TEXTO DE ORIGEM —
......

Face as críticas à filha — que se filmou a fazer compras no aeroporto de Singapura, nas lojas da Louis Vuitton e da Hermès; a lavar os dentes de pijama oferecido pela Qantas e a tomar o pequeno-almoço na primeira classe; e no quarto de hotel, já em Londres, a fazer unboxing de uma série de cosméticos que comprou — Justin Tkatchenko, natural de Melbourne, na Austrália, mas naturalizado papuano, reagiu de forma pouco diplomática.

São uns “animais primitivos” que “não têm nada que fazer” e “vivem na idade das trevas”, disse à australiana ABC.

“A minha filha está completamente devastada. Está traumatizada com alguns dos comentários mais ridículos e inúteis que já vi. A inveja é uma maldição. E estas pessoas mostram claramente que não têm nada para fazer nas suas vidas”, acrescentou ainda o chefe máximo da diplomacia do país, membro da Commonwealth.

De acordo com a imprensa internacional, a viagem foi paga com fundos públicos do país, de cerca de 10 milhões de habitantes — que tem cerca de 40% da população a viver abaixo do limiar da pobreza, acrescenta a ABC, a partir dos mais recentes dados do Banco Mundial.

Segundo o próprio Justin Tkatchenko, a verba que foi atribuída a Savannah, para custear alojamento e refeições na capital britânica, foi de 25 mil quinas, qualquer coisa como 6.485 euros.

“Fui oficialmente convidado pelo Palácio de Buckingham para ir — eu e a minha esposa — à coroação, em representação do primeiro-ministro e do governo da Papua-Nova Guiné e, para mim, isso foi uma honra absoluta mas, infelizmente, a minha esposa não pôde ir, por isso convidei a pessoa mais indicada, que foi a minha filha”, disse Tkatchenko ao britânico Guardian, uma vez mais não medindo as palavras nem ocultando a fúria.

“Onde é que vão buscar toda esta aldrabice de que estamos a usar mal os fundos públicos a ir para o estrangeiro?! Que grande treta [what a load of bullshit, no original]! Quando se vai para lá a convite, em representação do Governo e do Primeiro-Ministro deste país, isso é uma utilização indevida de fundos?”, questionou ainda o ministro dos Negócios Estrangeiros da Papua-Nova Guiné, garantindo também que a filha não teria comprado nada em nenhuma das lojas que visitou no aeroporto de Singapura. Confrontado com as afirmações da própria Savannah que o contrariam, nos vídeos que partilhou na internet, Tkatchenko disse não saber de nada.

Entretanto, já esta sexta-feira, Justin Tkatchenko emitiu um comunicado a pedir desculpa aos papuanos e a justificar as suas palavras com o “amor incondicional” que nutre pelos seus “seis lindos filhos”.

......

DADOS FORNECIDOS —
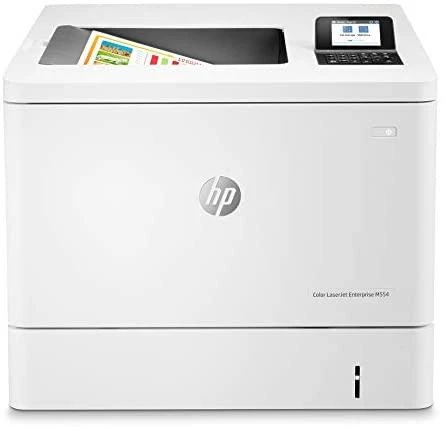Spausdintuvas „Hewlett Packard“ (HP) „HP Color LaserJet Enterprise M554dn“ A4 spalvotas lazerinis USB 33 psl./min. (ML)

......

INSTRUÇÃO 1 — De acordo com o texto sobre Justin Tkatchenko, qual foi a verba atribuída a Savannah para custear alojamento e refeições em Londres?
INSTRUÇÃO 2 — Reproduza fielmente o trecho do texto sobre Justin Tkatchenko que começa em "De acordo com" e segue até "ocultando a fúria.".

RESULTADO 1 — Foram 25 mil quinas, qualquer coisa como 6.485 euros.

RESULTADO 2 —
De acordo com a imprensa internacional, a viagem foi paga com fundos públicos do país, de cerca de 10 milhões de habitantes — que tem cerca de 40% da população a viver abaixo do limiar da pobreza, acrescenta a ABC, a partir dos mais recentes dados do Banco Mundial.

Segundo o próprio Justin Tkatchenko, a verba que foi atribuída a Savannah, para custear alojamento e refeições na capital britânica, foi de 25 mil quinas, qualquer coisa como 6.485 euros.

“Fui oficialmente convidado pelo Palácio de Buckingham para ir — eu e a minha esposa — à coroação, em representação do primeiro-ministro e do governo da Papua-Nova Guiné e, para mim, isso foi uma honra absoluta mas, infelizmente, a minha esposa não pôde ir, por isso convidei a pessoa mais indicada, que foi a minha filha”, disse Tkatchenko ao britânico Guardian, uma vez mais não medindo as palavras nem ocultando a fúria.